In quantum mechanics, the phenomenon of quantum tunneling refers to the ability of a particle to pass through a classically forbidden barrier, even when it does not possess sufficient energy to overcome that barrier according to classical physics. Quantum tunneling is a fundamental aspect of quantum mechanics and has been observed and confirmed experimentally for microscopic particles such as electrons and atoms.
However, when it comes to macroscopic objects like a tennis ball, the situation is different due to the delicate nature of quantum coherence at larger scales and the interaction of the object with its environment. Quantum coherence, which is necessary for tunneling, is easily disrupted by interactions with the surrounding particles and environmental influences. This process, known as decoherence, rapidly suppresses quantum effects and leads to the emergence of classical behavior.
The phenomenon of quantum tunneling relies on wave-particle duality, where particles are described by wavefunctions that can extend and interfere with each other. For macroscopic objects, the wave nature is typically overwhelmed by the particle-like behavior due to their large mass and interaction with the environment. As a result, the probability of observing macroscopic objects tunneling through barriers is effectively negligible.

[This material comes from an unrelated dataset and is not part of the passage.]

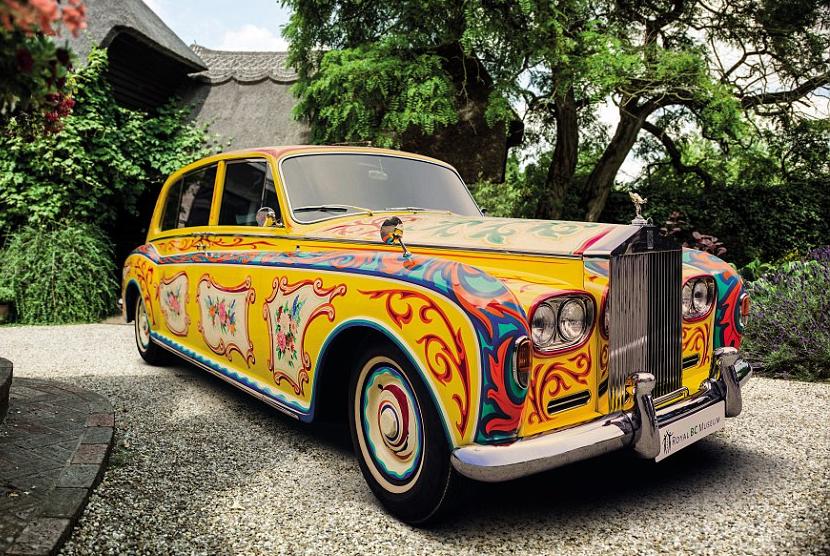 Rolls Royce Phantom V bergaya psikedelik ala John Lennon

While it is theoretically possible to construct scenarios where macroscopic objects are described by coherent states that allow for non-zero probabilities of tunneling, these scenarios are highly impractical and unlikely to occur in reality. The decoherence timescales and the fragility of quantum coherence at macroscopic scales make it virtually impossible to maintain the necessary conditions for macroscopic tunneling to occur.
Therefore, in practical terms, it is not meaningful to claim that a macroscopic object like a tennis ball can quantum tunnel with a non-zero probability under normal conditions. The quantum behavior and tunneling phenomena are typically confined to the microscopic realm, where quantum coherence can be preserved and observed.